His only surviving family, his elderly father Michael in Australia, is too frail to travel and was not at the funeral but was expected to view it via a livestream.
Gary Andrew of the Whau River Catchment Trust addressed Thorpe’s father directly, his voice breaking with emotion.
“We all knew Stephen in different ways. But for Michael Thorpe, watching from Australia, he was a son.”
About 200 people are gathered on the tennis courts, with standing room only. Detective Inspector Glenn Baldwin, the policeman leading investigations into Thorpe’s homicide, is sitting at the back of the service.
Thorpe’s coffin, made from cardboard, is adorned in ferns, flax and other wild flowers.
Andrew explained why the tennis courts had been chosen as a venue - it was Thorpe’s home.
“He was so needlessly and violently taken from us,” Andrew said.
”We need to acknowledge the nature of Stephen’s death. A violent death is unlike any other death. We can’t say things we normally would when they die.”
“The amazing thing about Stephen is that he built and rebuilt his life after every setback.
“He became a highly respected member of an online community and he lived a happy and fulfilling life right until the end.
“I’m going to miss you mate.”
Andrew said Thorpe was “not like anyone else you’d ever met”.
“You have to understand him from the perspective of neurodiversity.
”He had very few possessions. When we were in his flat, everything he owned fit into a small trundler. He was wanting of nothing. He was content. All he needed was his microscope.
”Stephen only wanted to be in a lab somewhere with insects and entomologists.”
The service started with easy-listening live music, with Angelo D’Souza playing accordion arrangements of The Beatles’ Penny Lane, Let it Be, and Here Comes the Sun.
Professor Jacqueline Beggs, of the University of Auckland, said Thorpe was “a teacher in the truest sense”.
“To say that insects were his life is no exaggeration. Without his guidance, many of us would have had our specimens in the unknown category.
“His impact on our community is profound. His legacy will live on in the knowledge he shared. Stephen, your absence leaves a void that cannot be filled.”
Bevan Weir, of Landcare Research, said Thorpe would be memorialised in his contributions to iNaturalist.
Weir brought several graphs and charts showcasing Thorpe’s scientific work: “This incredible breadth of knowledge is just one of the amazing things about him”.
Thorpe had “an incredible scientific legacy”, Weir said.

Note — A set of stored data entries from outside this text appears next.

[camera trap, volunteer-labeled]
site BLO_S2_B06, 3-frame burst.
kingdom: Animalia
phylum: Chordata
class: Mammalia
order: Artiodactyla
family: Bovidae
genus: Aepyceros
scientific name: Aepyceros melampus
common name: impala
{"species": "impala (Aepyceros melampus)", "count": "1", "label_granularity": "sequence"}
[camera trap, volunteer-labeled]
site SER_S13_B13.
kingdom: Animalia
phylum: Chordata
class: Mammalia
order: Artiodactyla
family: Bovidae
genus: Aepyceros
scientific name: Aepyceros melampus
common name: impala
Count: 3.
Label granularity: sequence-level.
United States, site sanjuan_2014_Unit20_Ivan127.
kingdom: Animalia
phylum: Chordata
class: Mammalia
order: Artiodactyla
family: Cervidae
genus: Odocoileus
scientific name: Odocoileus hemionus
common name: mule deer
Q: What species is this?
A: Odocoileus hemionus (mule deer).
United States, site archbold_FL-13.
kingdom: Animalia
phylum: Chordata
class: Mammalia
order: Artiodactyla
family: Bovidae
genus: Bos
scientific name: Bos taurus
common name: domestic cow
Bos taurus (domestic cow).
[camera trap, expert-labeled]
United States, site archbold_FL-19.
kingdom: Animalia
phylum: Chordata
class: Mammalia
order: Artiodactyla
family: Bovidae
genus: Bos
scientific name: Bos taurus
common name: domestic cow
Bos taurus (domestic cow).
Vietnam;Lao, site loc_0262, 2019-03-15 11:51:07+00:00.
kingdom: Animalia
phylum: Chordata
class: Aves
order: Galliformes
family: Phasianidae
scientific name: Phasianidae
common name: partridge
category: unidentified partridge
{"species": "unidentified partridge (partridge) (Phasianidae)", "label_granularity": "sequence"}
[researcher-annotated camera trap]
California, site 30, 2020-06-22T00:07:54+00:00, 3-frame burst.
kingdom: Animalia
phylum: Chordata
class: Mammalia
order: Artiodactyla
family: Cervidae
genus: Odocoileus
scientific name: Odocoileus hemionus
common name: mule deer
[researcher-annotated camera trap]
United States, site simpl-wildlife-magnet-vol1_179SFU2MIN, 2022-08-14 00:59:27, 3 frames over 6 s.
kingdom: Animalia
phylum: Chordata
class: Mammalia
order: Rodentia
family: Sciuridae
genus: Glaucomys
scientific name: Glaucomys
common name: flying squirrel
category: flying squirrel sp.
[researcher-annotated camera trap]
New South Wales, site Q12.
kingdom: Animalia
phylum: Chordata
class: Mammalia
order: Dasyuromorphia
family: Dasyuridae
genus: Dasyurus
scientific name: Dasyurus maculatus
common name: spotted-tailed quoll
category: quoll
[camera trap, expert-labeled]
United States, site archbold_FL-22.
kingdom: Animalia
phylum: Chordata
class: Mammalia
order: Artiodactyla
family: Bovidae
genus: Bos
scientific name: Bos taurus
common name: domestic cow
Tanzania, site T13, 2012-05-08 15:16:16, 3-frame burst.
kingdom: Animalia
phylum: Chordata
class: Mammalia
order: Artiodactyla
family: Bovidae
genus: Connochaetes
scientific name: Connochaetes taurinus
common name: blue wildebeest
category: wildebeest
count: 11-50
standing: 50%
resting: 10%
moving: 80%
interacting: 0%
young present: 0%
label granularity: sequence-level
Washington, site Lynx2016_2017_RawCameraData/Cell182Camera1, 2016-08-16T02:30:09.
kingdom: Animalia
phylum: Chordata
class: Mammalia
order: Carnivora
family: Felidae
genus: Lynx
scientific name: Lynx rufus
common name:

University colleague Corrine Watt also spoke of Thorpe’s skills and knowledge.
”The day before his death, we were planning another trip for him to finish our project. I know he would be distraught to have left it unfinished for me.
”His untimely death is a huge loss.”
Thorpe’s high school best friend, Craig Anglesea, said they bonded as outsiders in college.
”Stephen had a tremendous impact on my life,” Anglesea said.
”He was a very intelligent person, very focused, very opinionated.
”Stephen was the rock I clung to, someone who was confident in himself and loved his life wilfully, by his own choice.
“For me, Stephen will always be part of my life. He was a beer-drinker, a hell-raiser, and he was my mate,” Anglesea said.
The service ended after an hour and a half, with Thorpe’s coffin carried by a hearse on a short procession along the garden path he would take to work every day.
It then stopped 10m from where Thorpe was stabbed, and teary-eyed mourners laid flower tributes inside.
Funeral held where scientist ‘lived and died’
Earlier Andrew told the Herald he sought permission from Thorpe’s father to hold the service.
Andrew said the location was important as it was where Thorpe “lived and died”.
“He was basically part of the furniture there, and he died there, it is the only appropriate place for the funeral.”
Andrew said he enjoyed lots of “robust arguments” with Thorpe when they lived together through the pandemic.
He said he would “enjoy” getting the last laugh today during his eulogy, and might even throw in some terminology Thorpe would have described as “woke”.
Thorpe also contributed some 12,000 insect specimens to the Auckland Museum, where he worked mainly as a volunteer throughout the 2000s.
“He had a prodigious memory, particularly for all the scientific literature about New Zealand beetles,” said John Early, a former entomology curator at the museum.
“His death is tragic and untimely, not just for its horrific circumstances but also that his valuable contribution to New Zealand entomology is now ended.”
He appeared in the Auckland District Court on Thursday afternoon. Judge Hana Ellis remanded him in custody and transferred the matter to the High Court. Ellis granted the man, who did not enter a plea, interim name suppression.
Police were at a house belonging to people known to the man on Thursday afternoon. Neighbours told the Herald they had seen investigators trawling the property for any evidence since his arrest on Wednesday.